#### [PROBLEM TO SOLVE]
How many lines of the records contain the string "Koreja"? Reply with the number alone.

◇ ◇ ◇ ◇

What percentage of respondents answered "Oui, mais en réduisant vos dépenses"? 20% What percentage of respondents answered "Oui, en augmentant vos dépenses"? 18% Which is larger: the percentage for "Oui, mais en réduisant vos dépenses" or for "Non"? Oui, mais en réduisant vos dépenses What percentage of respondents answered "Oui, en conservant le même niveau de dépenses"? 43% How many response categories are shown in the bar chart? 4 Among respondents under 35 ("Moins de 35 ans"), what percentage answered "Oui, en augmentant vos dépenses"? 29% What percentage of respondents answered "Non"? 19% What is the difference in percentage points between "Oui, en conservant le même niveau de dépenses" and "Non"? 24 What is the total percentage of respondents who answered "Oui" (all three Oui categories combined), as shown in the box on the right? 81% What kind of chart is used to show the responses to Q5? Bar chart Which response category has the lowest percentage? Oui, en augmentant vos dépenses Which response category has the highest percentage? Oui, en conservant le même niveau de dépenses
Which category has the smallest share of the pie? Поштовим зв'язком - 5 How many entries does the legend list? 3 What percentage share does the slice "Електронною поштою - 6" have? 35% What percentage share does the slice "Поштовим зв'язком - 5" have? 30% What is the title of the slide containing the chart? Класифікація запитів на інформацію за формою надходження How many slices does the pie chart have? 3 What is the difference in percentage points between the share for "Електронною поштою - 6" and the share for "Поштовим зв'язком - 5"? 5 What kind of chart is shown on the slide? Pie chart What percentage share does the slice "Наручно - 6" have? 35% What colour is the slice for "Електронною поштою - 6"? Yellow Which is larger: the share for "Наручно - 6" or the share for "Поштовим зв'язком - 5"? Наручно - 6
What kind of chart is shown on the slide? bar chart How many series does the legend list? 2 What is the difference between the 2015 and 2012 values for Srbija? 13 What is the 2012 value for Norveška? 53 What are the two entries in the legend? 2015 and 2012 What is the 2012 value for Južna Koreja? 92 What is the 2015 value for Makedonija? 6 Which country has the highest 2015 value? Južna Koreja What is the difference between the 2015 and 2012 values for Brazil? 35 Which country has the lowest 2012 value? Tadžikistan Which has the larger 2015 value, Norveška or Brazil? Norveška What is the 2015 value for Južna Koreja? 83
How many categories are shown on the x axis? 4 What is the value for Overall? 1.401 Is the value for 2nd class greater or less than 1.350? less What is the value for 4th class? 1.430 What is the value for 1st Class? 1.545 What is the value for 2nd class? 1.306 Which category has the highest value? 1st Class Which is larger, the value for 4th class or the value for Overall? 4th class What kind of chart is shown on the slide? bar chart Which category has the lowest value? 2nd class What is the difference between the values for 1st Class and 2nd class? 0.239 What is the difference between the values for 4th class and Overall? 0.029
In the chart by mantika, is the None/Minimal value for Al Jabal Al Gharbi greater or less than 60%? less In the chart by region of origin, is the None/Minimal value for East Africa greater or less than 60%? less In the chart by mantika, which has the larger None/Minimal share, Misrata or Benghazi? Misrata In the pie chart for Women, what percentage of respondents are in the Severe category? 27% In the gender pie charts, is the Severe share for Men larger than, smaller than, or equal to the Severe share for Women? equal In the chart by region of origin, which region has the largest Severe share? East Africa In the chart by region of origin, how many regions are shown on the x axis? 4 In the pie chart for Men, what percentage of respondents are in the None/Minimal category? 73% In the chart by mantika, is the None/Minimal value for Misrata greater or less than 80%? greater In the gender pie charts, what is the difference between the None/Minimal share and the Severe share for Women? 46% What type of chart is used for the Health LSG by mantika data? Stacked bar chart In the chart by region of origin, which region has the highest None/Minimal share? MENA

◇ ◇ ◇ ◇

#### [RESPONSE TO THE TASK]
1